Fair performance-based user recommendation in eCoaching systems

When ranking sportspeople so that a coach can assist those who are in need, users of different genders might be affected by disparate exposure, meaning that the users in the minority group are systematically ranked in lower positions. A re-ranking can help mitigate disparities, without affecting recommendation quality.

In a study, published by the User Modeling and User-Adapted Interaction journal (Springer) and conducted with Salvatore Carta, Walid Iguider, Fabrizio Mulas, and Paolo Pilloni, we consider an eCoaching platform for runners. Our goal is to provide a coach with a ranked list of users, according to the support they need. Moreover, we want to guarantee a fair exposure in the ranking, to make sure that users of different groups have equal opportunities to get supported. We provide measures of fairness that allow us to assess the exposure of users of different groups in the ranking and propose a re-ranking algorithm to guarantee a fair exposure.

After the athlete chooses a coach and specifies their objectives and current physical skills, the coach receives the athlete’s data and creates a tailored workout plan and sends it to the athlete’s app. (See points 1 and 2 in the figure)

When the athlete receives the workout plan, the virtual personal trainer functionality of the mobile app guides them to correctly complete the workout, and the mobile app records training data. (See points 3 and 4 in the figure)

At the end of the workout, the coach receives training statistics and remotely monitors the athlete’s performance, modifies the workout (if needed), and motivates them by means of the internal messaging system. (See point 5 in the figure).

Fair user recommendation

The user recommendation process is divided into two main steps:

Performance-based ranking: we rank the users based on the performance in the last workout, contextualized to their recent behavior.
Fair re-ranking: we assess how fair is the ranking algorithm in terms of exposure of the users and provide a re-ranking algorithm for the cases in which users of a given gender are affected by disparate exposure.

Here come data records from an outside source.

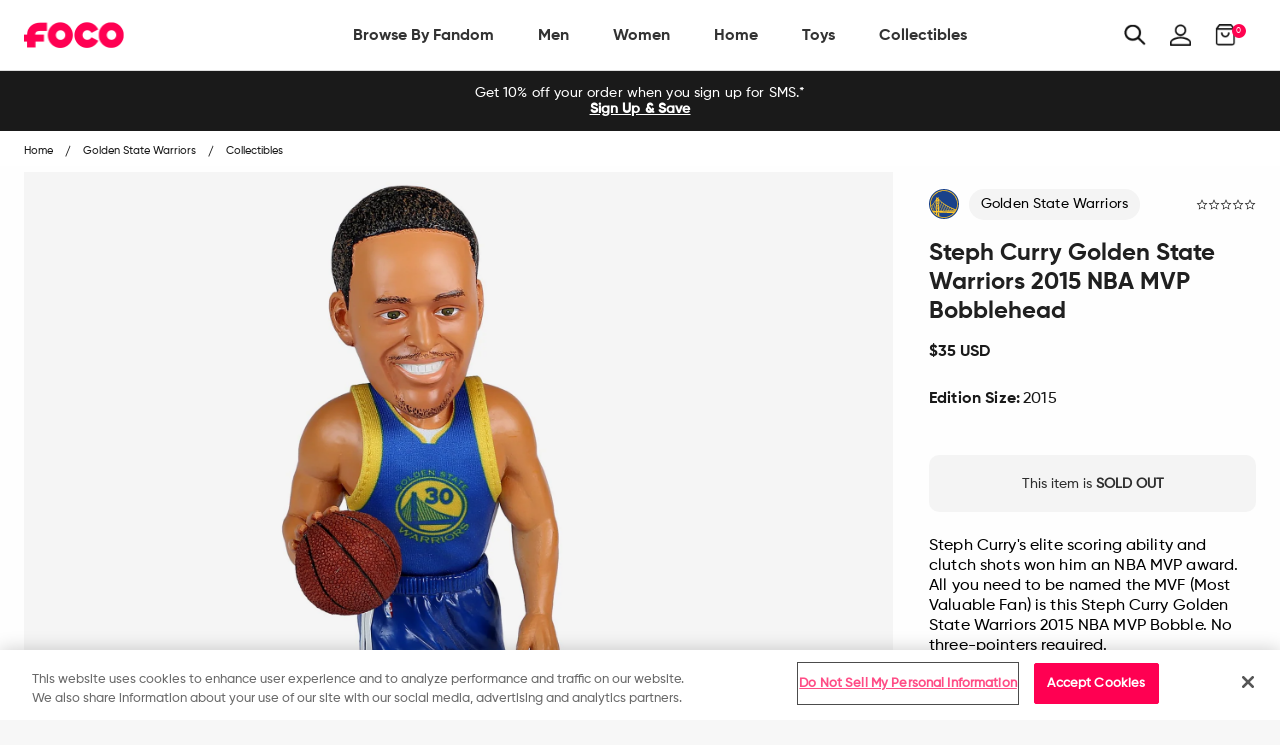

--- FILE ---
content_type: image/svg+xml
request_url: https://www.foco.com/cdn/shop/t/197/assets/golden-state-warriors.svg?v=106587146934900187551710858032
body_size: 381
content:
<svg xmlns="http://www.w3.org/2000/svg" viewBox="0 0 234 234"><defs><style>.cls-1{fill:#1a428a;}.cls-2{fill:#ffc629;}</style></defs><title>golden-state-warriors</title><g id="Layer_2" data-name="Layer 2"><g id="warriors"><path class="cls-1" d="M234,117A117,117,0,1,1,117,0,117,117,0,0,1,234,117"/><path class="cls-2" d="M193.53,40.47A108.23,108.23,0,1,0,40.47,193.53,108.23,108.23,0,0,0,193.53,40.47M44.61,44.61A102.42,102.42,0,0,1,210.43,159c-12.41-4.19-24.64-8.91-36.6-14.23-1.58-.7-3.15-1.39-4.72-2.11l-4.67-2.2-2.33-1.11-2.32-1.14-4.62-2.31c-1.53-.78-3-1.6-4.57-2.4l-2.29-1.2c-.76-.4-1.51-.83-2.26-1.24l-4.52-2.5-4.46-2.6A295,295,0,0,1,103,102.68c-5.38-4.28-10.61-8.76-15.59-13.5q-3.74-3.56-7.25-7.31-.89-.93-1.74-1.89c-.58-.63-1.14-1.27-1.7-1.92s-1.11-1.3-1.65-2L75,76c-.2-7.52-.31-12-.31-12l-5.13-1.21v6.87H65.17V62.47l-5.5,1.3,0,2.62-2.57,1.4c.07,2.15.13,5,.16,8.31C55.23,79.72,32.54,118.92,15.57,131a104.28,104.28,0,0,1-.94-14,101.7,101.7,0,0,1,30-72.39M179.07,167.2l-10.55.36L160,145.29l1.68.84,4.7,2.35c1.57.76,3.16,1.5,4.74,2.26l1.35.62Zm-2.55-13.95q6.38,2.91,12.85,5.59l3.53,7.9-10.58.35ZM165.3,167.66l-10.77.37-11.22-31.81c.71.41,1.41.84,2.13,1.23l2.29,1.28c1.54.85,3.06,1.71,4.6,2.55l3.55,1.87Zm-14,.47-9.63.33-14-41.84q3.21,2.1,6.48,4.12l4.48,2.75.6.35Zm-12.81.43-10.09.34-16.62-53.34q5.76,4.31,11.73,8.33Zm-13.24.45-9.72.33L95.8,102.68q2.1,1.83,4.23,3.61,3.75,3.12,7.61,6.1Zm-12.86.43-10.73.36L78.1,85.48q3.11,3.42,6.37,6.68c2.28,2.28,4.63,4.5,7,6.68Zm-13.86.47-9.29.31-13-49.51c-.41-12.77-.76-24.58-1-34.07Zm-12.41.42-8,.27c-.49-11.78-1-24.16-1.36-36.15Zm113.52,7.08c-.7.94-1.4,1.87-2.13,2.79l-119-2.33-.05-1.14Zm-3.5-10.78-2.73-6.12q6.77,2.73,13.62,5.24c-.09.17-.19.34-.28.52ZM69.54,91.78v6.3H64.77v5.85h4.77v6.3H64.77v5.85h4.77v11.81H64.77v5.85h4.77v12.15H64.77v5.85h4.78v19.14l-4.4.15,0-89h4.36v4H64.77v5.85ZM23.59,159l13.34-45A235.81,235.81,0,0,0,54.52,86.57L30.61,172a101.51,101.51,0,0,1-7-13m-1.86-4.42A101.13,101.13,0,0,1,16.39,136,107.94,107.94,0,0,0,31.84,120.5ZM57.35,87.76c0,9-.13,19.92-.36,31.58L43.24,171.77l-9.49.32Zm-.66,44.72c-.33,13-.81,26.4-1.46,38.89l-8.81.29ZM38.46,182.67l16.08.57c-.32,5-.67,9.68-1,14.06a103.31,103.31,0,0,1-8.88-7.91c-2.16-2.16-4.21-4.41-6.15-6.72M117,219.38a102.5,102.5,0,0,1-36.73-6.76c-.48-7-.94-15.38-1.38-24.53l-9.34-3.18v22.86q-2.24-1.17-4.42-2.46v-21.7l4.4.16v.14l4.78,0,8.62.3,107.74,3.82c-.43.44-.86.89-1.3,1.33a101.69,101.69,0,0,1-72.39,30"/></g></g></svg>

You can refer to our paper for the details of our approach and for our formulations of disparate exposure.

Experimental results

While our paper contains the detailed results, here we report a summary of the main outcomes:

Classifiers comparison. The ratings that the coaches use to assess workout quality are in an ordinal scale and, conceptually, an ordinal classifier would better suit this task. However, the multi-class classifiers outperform the ordinal ones. Hence, we conjecture that coaches might have a more schematic way of evaluating workouts, better captured by multi-class approaches.
Ablation study. Regardless of the users’ characteristics and how a workout is composed, the workout quality depends above all on how much the runners stick to their workout objectives and how much effort they are putting in during workouts. Apart from being adherent to the goals set by the coach, the period of the year when the workouts are planned can also influence the performance of runners; we conjecture that this last phenomenon means that good weather positively influences workout quality.
Ranking under fairness constraints. The discriminated gender when assessing fairness coincides with the gender of the minority group. This phenomenon aligns our work with what is usually observed in the fairness literature, where the demographic group representing the minority in the training data is the discriminated one.